“I feel exhilarated by the fact that this fellow finally, totally discredited himself,” McConnell told Jonathan Martin, a New York Times reporter who detailed the exchange in a new book, “This Will Not Pass.” Excerpts of the book were obtained and reported on by The Washington Post on Monday.
“He put a gun to his head and pulled the trigger,” the Kentucky Republican reportedly told Martin at the U.S. Capitol in the early hours of Jan. 7. “Couldn’t have happened at a better time.”
He also asked the political correspondent for intelligence on whether the Cabinet and vice president might considering removing Trump from office using provisions of the 25th Amendment, according to the book.
McConnell then reportedly told Martin he had spoken to Democratic leaders, House Speaker Nancy Pelosi (Calif.) and then-Senate Minority Leader Chuck Schumer (N.Y.), about releasing a joint statement telling Trump not to attend President Joe Biden’s inauguration.
A spokesperson for McConnell did not immediately return a request for comment.
McConnell’s immediate reaction in the wake of the riot ― both publicly and privately ― stand in stark contrast to his actions and statements since.

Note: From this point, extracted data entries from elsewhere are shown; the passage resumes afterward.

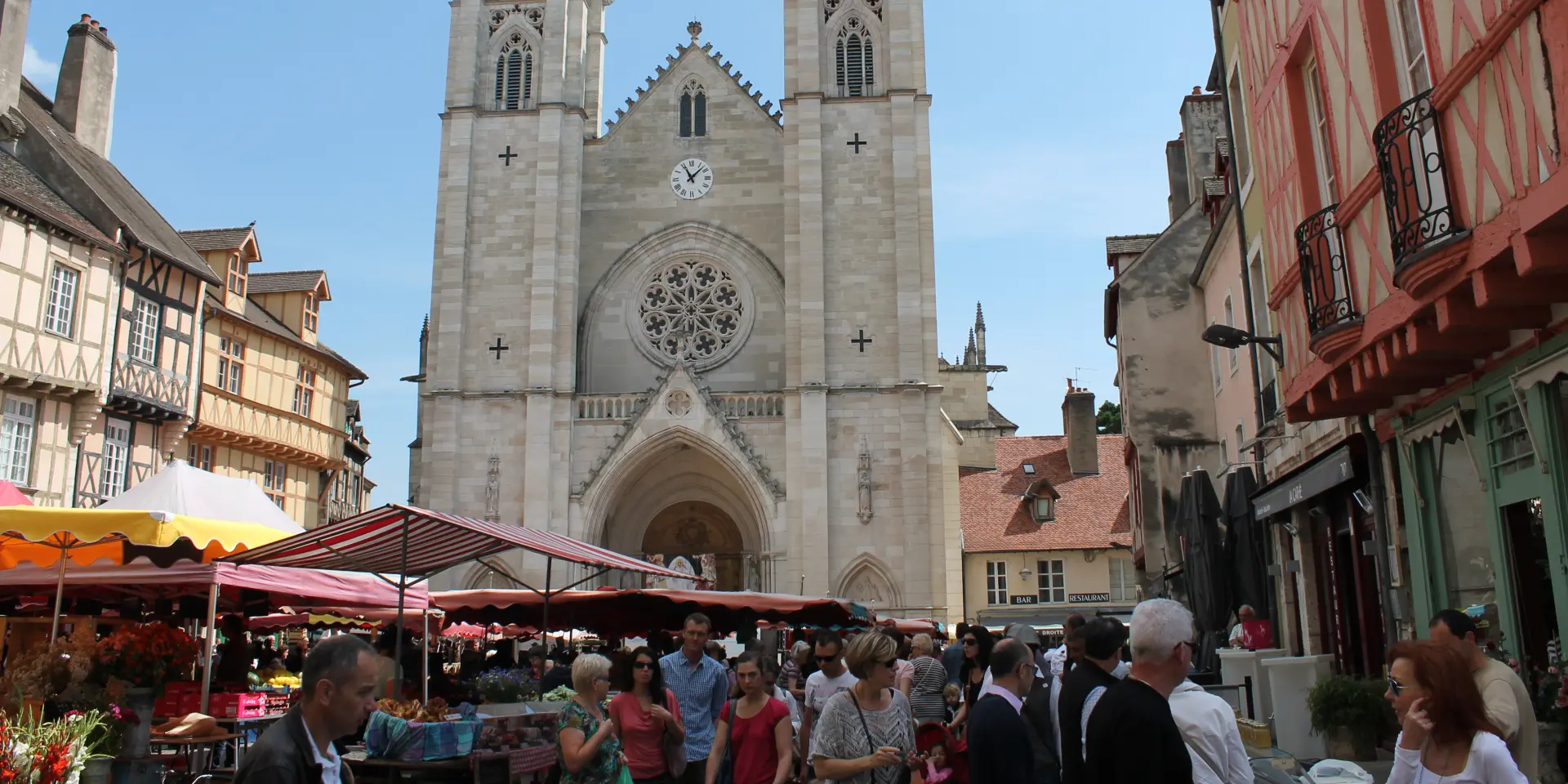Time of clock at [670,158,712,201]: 11:07
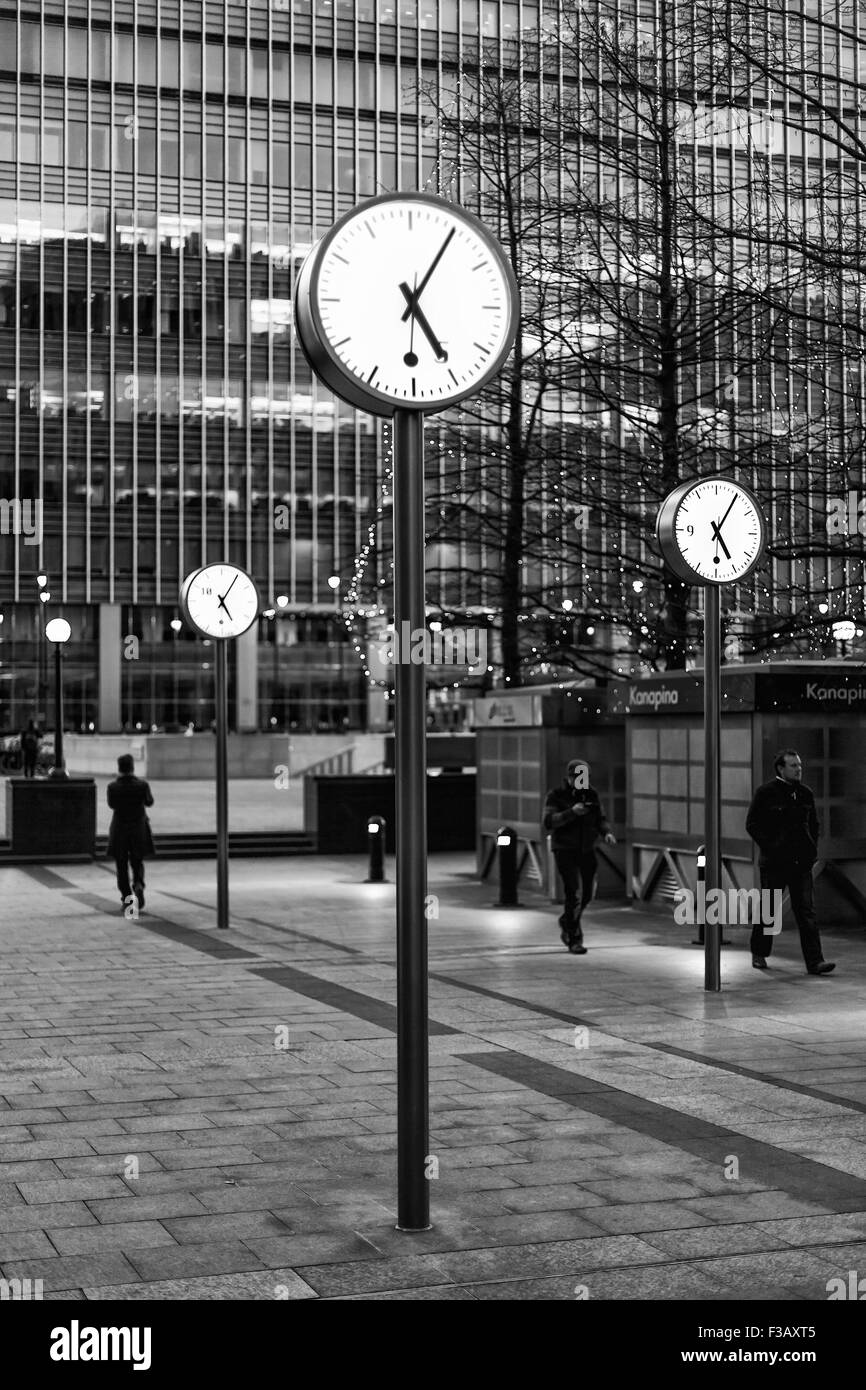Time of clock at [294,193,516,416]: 5:05
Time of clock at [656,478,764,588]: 5:05
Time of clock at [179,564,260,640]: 5:05
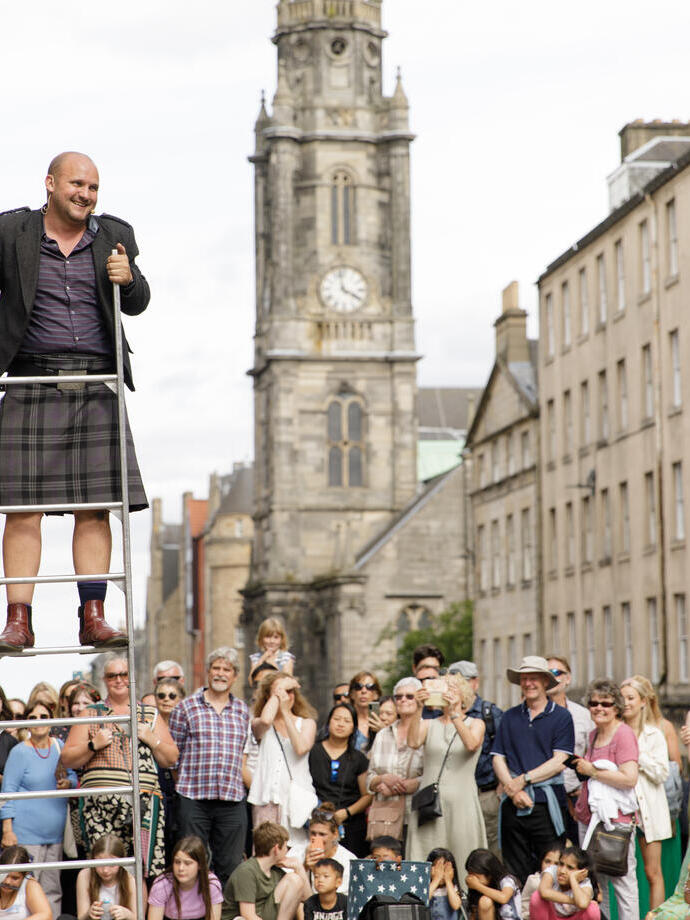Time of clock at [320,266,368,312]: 3:58
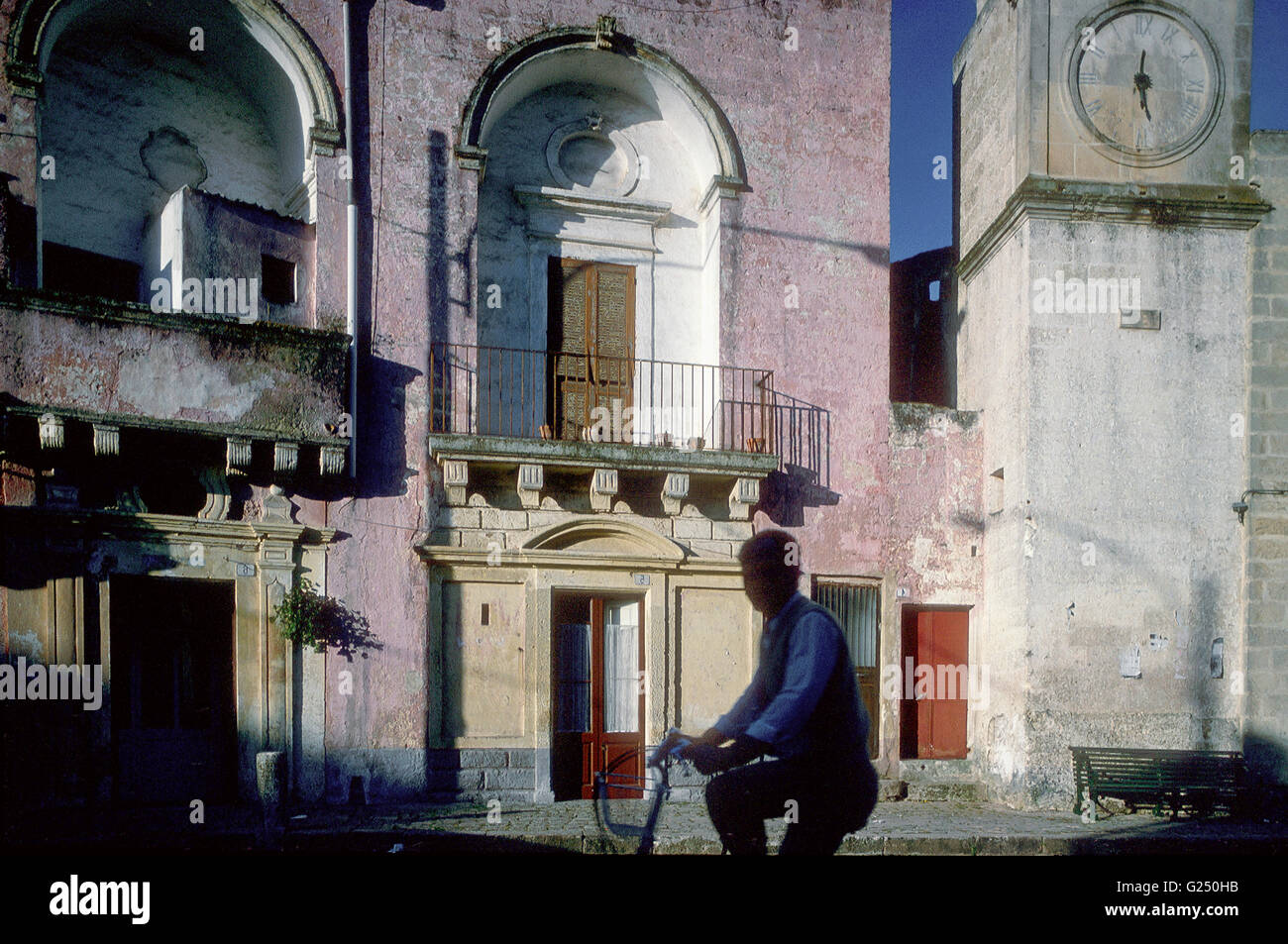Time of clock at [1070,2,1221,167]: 12:27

Publicly, he forcefully denounced Trump, calling his actions on Jan. 6 “a disgraceful dereliction of duty” and saying it was obvious he incited the riot. Yet he still voted to acquit Trump of the “incitement of insurrection” charge after Trump was impeached by the U.S. House, arguing it was pointless because he’d already left office.

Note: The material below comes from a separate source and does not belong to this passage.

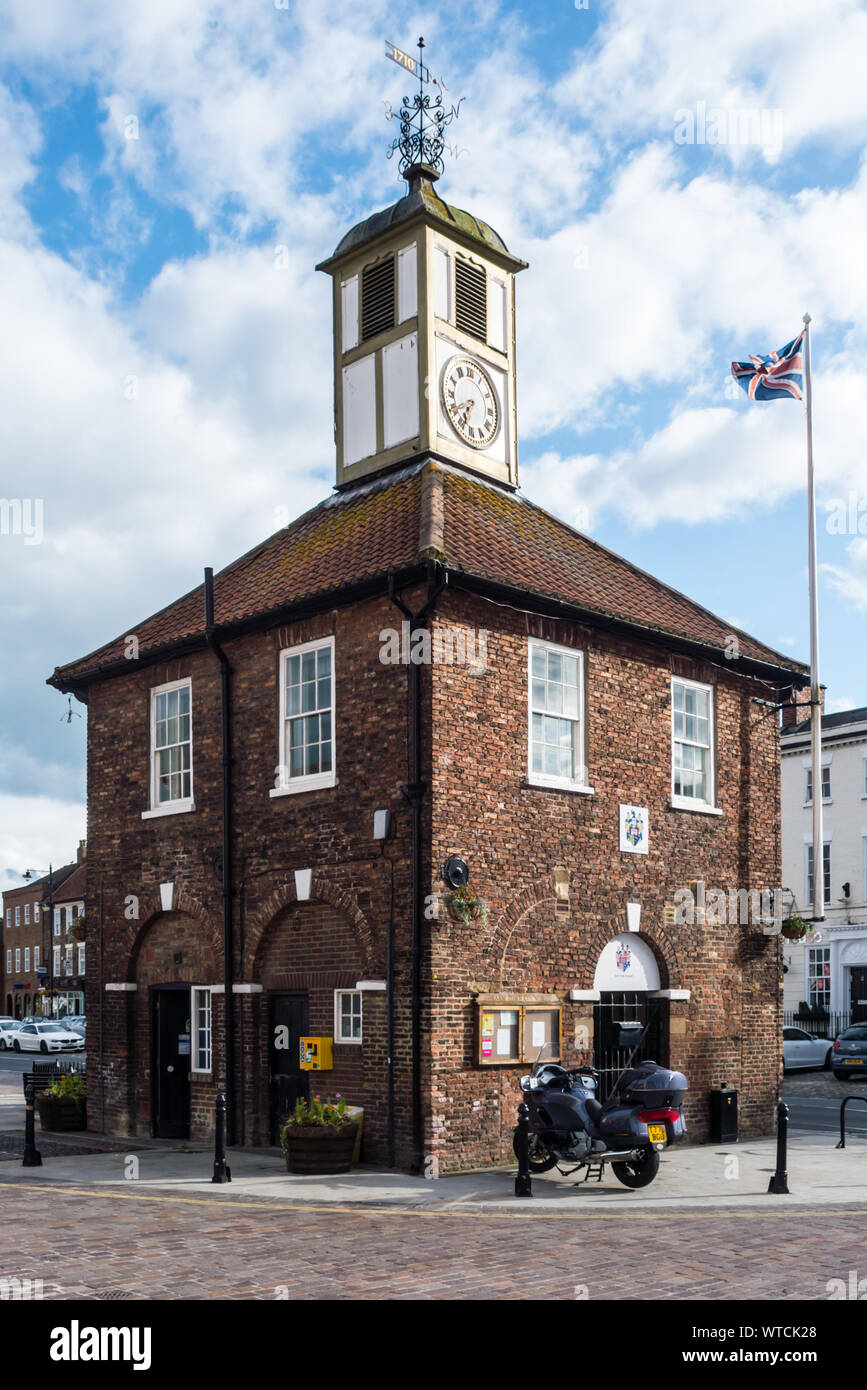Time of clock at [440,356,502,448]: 6:40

And the next month, McConnell said he’d support Trump for president in 2024 if he won the Republican nomination.
In an interview earlier this month, McConnell was asked by Axios’ Jonathan Swan how he could flip-flop so dramatically from his initial comments about Trump to supporting a potential 2024 candidacy.
He said it should be no surprise that he’d back his party’s nominee. Pressed on whether a Republican nominee could do anything to lose his support, McConnell evaded the question.
House Minority Leader Kevin McCarthy (Calif.) also initially supported consequences for Trump privately while publicly changing his tune in the weeks following the assault on Congress.